Os danos colaterais que a guerra comercial EUA-China provocaria são especialmente ruinosos para uma semicolônia como o Brasil, que não tem a autonomia necessária para alinhar-se unilateralmente a nenhum dos dois campos beligerantes, mas também prejudicam a União Europeia, cujas exportações respondem por metade de seu crescimento. “As dificuldades para engrenar um modelo mais atrelado à demanda doméstica”, escreve Carneiro, “passa [sic] pelos sucessivos ajustes fiscais, sobretudo na periferia da região.” Na média da OCDE, o nível de investimento tem sido 15% inferior ao necessário para que o estoque de capital produtivo líquido aumente no mesmo ritmo anual que no período 1990-2007. Enquanto a recuperação estadunidense dá lugar às operações de fusão e aquisição e à recompra de ações e distribuição de dividendos, alarga-se o abismo entre desenvolvimento tecnológico, por um lado, e uma produtividade do trabalho que tem aumentado cada vez menos desde antes da crise, por outro.

A conformação de uma bolha no mercado financeiro estadunidense é a consequência mais explicita do impasse em que se encontra o capital: a taxa de lucro atual não é suficiente para estimular o investimento produtivo, ao mesmo tempo que a diminuição dos salários reduz o consumo e, por isso, também desencoraja o investimento.
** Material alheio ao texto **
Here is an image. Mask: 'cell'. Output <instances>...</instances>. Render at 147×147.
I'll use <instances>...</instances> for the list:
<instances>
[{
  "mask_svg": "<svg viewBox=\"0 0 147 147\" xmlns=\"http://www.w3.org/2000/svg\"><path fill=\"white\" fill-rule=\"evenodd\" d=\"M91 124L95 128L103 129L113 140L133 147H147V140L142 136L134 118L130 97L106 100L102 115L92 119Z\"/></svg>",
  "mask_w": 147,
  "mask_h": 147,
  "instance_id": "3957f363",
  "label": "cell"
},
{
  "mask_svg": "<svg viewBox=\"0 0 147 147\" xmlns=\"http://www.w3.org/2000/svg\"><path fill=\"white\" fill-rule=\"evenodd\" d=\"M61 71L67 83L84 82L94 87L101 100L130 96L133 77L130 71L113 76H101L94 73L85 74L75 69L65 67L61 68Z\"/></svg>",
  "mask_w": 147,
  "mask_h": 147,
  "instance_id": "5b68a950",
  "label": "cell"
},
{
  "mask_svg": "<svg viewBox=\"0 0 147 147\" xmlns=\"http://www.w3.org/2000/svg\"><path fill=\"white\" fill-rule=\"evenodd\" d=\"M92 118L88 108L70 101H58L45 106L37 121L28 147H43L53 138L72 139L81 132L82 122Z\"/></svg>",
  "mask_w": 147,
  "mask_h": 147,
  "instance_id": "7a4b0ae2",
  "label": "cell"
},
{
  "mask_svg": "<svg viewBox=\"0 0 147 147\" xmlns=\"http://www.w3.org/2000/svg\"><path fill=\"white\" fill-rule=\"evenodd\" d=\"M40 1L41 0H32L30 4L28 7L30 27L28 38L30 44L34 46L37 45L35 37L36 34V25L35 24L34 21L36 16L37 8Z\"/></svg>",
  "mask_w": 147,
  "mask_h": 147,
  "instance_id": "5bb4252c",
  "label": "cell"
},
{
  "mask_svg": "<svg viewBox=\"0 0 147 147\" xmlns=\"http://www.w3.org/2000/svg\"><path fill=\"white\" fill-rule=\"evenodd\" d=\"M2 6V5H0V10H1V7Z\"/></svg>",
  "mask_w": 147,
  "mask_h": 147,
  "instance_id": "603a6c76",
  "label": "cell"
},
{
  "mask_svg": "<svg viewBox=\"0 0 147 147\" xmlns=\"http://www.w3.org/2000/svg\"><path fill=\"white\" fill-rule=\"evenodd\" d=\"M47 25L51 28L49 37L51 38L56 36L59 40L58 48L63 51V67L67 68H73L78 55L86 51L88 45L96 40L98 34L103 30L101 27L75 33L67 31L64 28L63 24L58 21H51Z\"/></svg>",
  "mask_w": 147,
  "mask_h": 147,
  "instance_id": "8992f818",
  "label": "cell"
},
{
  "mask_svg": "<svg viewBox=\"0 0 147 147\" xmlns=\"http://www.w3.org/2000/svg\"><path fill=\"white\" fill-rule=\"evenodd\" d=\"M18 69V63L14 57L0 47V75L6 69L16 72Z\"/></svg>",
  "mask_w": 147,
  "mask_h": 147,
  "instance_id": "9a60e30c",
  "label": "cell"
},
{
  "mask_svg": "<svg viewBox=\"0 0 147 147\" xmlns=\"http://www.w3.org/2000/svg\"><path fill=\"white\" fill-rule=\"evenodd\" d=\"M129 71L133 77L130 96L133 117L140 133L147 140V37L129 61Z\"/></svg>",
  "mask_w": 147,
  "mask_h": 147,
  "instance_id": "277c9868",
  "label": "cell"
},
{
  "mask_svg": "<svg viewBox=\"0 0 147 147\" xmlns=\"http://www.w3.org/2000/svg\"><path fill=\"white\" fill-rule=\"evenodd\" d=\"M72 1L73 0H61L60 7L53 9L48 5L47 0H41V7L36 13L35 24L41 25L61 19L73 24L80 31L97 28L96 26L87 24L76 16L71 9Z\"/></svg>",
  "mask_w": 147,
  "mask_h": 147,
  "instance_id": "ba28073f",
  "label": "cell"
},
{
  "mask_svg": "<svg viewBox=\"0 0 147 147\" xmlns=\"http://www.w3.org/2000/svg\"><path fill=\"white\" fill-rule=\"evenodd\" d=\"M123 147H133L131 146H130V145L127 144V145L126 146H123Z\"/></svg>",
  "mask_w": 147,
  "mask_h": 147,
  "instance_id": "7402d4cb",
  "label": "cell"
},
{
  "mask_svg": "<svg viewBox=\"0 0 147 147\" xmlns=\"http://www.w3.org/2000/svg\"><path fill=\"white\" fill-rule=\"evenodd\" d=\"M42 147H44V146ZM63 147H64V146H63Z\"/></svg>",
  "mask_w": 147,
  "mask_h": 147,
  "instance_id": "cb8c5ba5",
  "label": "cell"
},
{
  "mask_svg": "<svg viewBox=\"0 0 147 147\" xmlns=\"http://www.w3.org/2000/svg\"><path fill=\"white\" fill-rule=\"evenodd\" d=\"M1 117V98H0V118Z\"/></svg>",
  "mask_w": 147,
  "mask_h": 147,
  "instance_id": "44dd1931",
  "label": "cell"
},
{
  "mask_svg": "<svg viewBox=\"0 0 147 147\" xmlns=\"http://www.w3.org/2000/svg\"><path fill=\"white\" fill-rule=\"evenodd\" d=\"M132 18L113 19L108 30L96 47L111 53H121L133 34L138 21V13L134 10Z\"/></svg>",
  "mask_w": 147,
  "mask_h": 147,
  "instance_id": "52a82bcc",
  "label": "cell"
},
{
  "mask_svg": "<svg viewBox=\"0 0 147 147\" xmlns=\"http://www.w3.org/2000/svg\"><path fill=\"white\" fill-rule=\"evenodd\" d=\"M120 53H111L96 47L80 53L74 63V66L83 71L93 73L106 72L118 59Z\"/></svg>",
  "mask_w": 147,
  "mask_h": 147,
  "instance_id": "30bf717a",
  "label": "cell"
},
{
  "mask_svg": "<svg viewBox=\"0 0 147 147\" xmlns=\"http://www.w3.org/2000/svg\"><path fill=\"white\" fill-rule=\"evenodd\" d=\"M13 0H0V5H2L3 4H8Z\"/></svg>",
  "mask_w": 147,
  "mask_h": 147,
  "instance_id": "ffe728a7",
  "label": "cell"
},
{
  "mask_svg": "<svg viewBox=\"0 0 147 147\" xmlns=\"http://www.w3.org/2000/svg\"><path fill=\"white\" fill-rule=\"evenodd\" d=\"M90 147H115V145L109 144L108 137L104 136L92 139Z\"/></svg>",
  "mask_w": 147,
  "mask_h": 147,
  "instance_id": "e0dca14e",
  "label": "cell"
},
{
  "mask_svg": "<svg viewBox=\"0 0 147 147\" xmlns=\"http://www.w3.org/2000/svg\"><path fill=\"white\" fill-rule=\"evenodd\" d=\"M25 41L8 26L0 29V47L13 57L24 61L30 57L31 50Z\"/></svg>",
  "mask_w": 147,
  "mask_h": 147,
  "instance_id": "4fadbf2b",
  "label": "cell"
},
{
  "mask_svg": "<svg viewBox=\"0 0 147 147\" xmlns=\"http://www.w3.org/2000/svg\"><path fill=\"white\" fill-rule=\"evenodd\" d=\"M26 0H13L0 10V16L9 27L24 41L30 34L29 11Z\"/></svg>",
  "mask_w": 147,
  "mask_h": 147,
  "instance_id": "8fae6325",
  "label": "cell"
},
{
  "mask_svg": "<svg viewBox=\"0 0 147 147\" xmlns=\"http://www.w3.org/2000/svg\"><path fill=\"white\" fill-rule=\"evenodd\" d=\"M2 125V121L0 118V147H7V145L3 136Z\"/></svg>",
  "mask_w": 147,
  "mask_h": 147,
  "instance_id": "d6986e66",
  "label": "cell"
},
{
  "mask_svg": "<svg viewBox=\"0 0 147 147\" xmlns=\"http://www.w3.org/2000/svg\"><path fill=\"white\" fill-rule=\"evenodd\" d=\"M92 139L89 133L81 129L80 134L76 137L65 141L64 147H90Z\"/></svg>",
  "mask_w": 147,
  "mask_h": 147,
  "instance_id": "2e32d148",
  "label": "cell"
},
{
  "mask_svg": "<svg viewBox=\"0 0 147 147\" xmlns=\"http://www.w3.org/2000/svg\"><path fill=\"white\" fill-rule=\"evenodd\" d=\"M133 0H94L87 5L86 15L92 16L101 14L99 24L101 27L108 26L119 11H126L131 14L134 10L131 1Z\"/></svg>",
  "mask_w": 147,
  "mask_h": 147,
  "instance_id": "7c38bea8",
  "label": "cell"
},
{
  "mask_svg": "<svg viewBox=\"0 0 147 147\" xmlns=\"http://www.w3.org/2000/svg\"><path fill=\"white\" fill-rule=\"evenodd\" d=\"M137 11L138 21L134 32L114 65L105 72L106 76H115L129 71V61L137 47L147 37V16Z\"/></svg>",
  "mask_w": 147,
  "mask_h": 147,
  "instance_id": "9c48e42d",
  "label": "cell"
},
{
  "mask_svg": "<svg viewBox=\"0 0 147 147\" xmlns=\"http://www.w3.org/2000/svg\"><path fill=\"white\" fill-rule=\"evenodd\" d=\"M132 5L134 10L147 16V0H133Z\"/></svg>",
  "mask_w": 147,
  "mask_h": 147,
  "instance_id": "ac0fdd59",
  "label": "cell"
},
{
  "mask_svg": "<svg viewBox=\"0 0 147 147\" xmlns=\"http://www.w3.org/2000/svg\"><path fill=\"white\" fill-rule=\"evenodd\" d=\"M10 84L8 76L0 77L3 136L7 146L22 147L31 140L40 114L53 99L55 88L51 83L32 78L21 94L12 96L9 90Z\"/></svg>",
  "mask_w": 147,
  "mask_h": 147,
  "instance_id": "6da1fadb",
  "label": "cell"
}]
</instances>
A reforma da previdência evidentemente não poderá tirar o Brasil desse impasse que se dá em escala mundial. E apesar de todo bombardeio ideológico que realiza na mídia, a burguesia sabe disso, não à toa o último boletim Focus divulgado pelo Banco Central com as perspectivas do mercado revisa para baixo as perspectivas de crescimento do Brasil em 2019. Mesmo com a sua aprovação não estão garantidos novos investimentos, devido ao elevado nível de desemprego e endividamento no país. A reforma também não é garantia para a situação imediata fiscal do estado, uma vez que seus efeitos fiscais virão no longo prazo. E, principalmente, como expusemos, o prognóstico da economia mundial é determinante e poderá colocar em xeque qualquer perspectiva de recuperação numa semicolônia como o país.